Purchasing an email list for your content is not always necessary.
“We gather community email addresses by reaching out to office managers and asking for a clinic email where we can send updates,” shared Wendt. “Although this method seems tedious, it does ensure that we are getting the correct contact and that they do indeed want to receive information from us.”
Other ways to grow your database include having a sign-up box or pop-up on your website or hosting a giveaway or event where participants share their email address and consent to receiving emails.
PROVIDE VALUE. To ensure those social media subscribers become eventual patients, it’s important to bring them in by capturing their information through a lead form, Sorenson said. “Offer potential patients the opportunity to download resources for free, to sign up for your email alerts, or to join your social media channels,” Sorenson said. “Allow them to come to you—even if it’s three, six, or ten months down the road.” Once you have the attention of those customers, you can show them what makes your practice stand apart.
“If you want to be successful, you have to provide more value than anyone else,” Sorenson said. “One of the biggest challenges in health care marketing is that most audiology practices offer the same products and types of services. You must determine what differentiates you from everyone else—find out how you stand out in the crowd.”
Sorenson recommended thinking about digital marketing as an extension of the sixty-minute visit. “In a sixty-minute evaluation, you only have that much time to replace a patient’s entire lifetime of beliefs or stigmas about audiologists or hearing devices. You only have sixty minutes to build a rapport, to give the patient an incredible experience, and to educate them,” he said.
But with digital marketing, treatment starts at the first touchpoint—not when the patient shows up to the office. “If you could help break down some of the obstacles through marketing and nurture post-marketing such as automated follow-up before the patient even has an appointment, you have created a powerful combination to help that patient have the right mindset when they show up and to continue providing care after they leave,” Sorenson said.
MARKETING AMID COVID-19
The emotion that comes from providing exceptional patient care is what audiologists should focus on when they devise a digital marketing strategy, Saldida said. “You could post fourteen different ads about hearing aids and gadgets, but one multimedia post or blog about how you’re helping to change the community will grab the audience’s attention more,” she said. Sorenson agreed: “Focusing on a device or the patient saving money is just advertising. Telling a story and understanding patients emotionally is what will get them to respond.”
When marketing with COVID-19 messaging, that emotion is more important than ever. “You can’t just shoot out facts, figures, and statistics and expect people to respond,” noted Saldida. “What will benefit your marketing during the pandemic is to stay grounded, emotional, and as human as possible.” To accomplish that, Wendt said it’s important to share a message with patients that it’s safe to receive care at your clinic and that they should not prolong care out of fear. “You can share the specific ways you’re making your patients feel at ease, such as cleaning measures, waiting room procedures, or extended office hours so fewer patients are in the building,” she said.
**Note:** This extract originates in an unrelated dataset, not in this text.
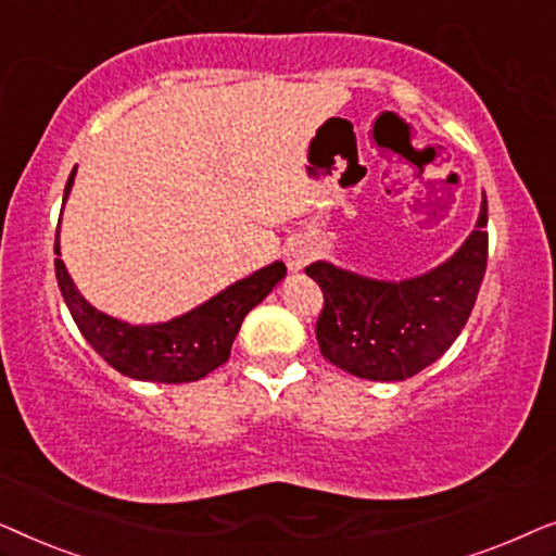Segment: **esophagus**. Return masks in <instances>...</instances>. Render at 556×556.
<instances>
[{"label":"esophagus","mask_w":556,"mask_h":556,"mask_svg":"<svg viewBox=\"0 0 556 556\" xmlns=\"http://www.w3.org/2000/svg\"><path fill=\"white\" fill-rule=\"evenodd\" d=\"M316 255H318V250H316V245L308 238H299V240L288 242V248H286V265H288V270H293V273L303 270L311 261H314Z\"/></svg>","instance_id":"34e87169"}]
</instances>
Buchholtz warned that as the pandemic evolves, patients will likely forget some marketing strategies, no matter how strong your efforts. “As providers, we understand that hearing health care is not the number on thing on a patient’s mind,” he said. “We have to be consistent and make sure patients understand that we care, that we are here to help them, and that we are willing to do anything we can to ensure they receive the care they deserve.”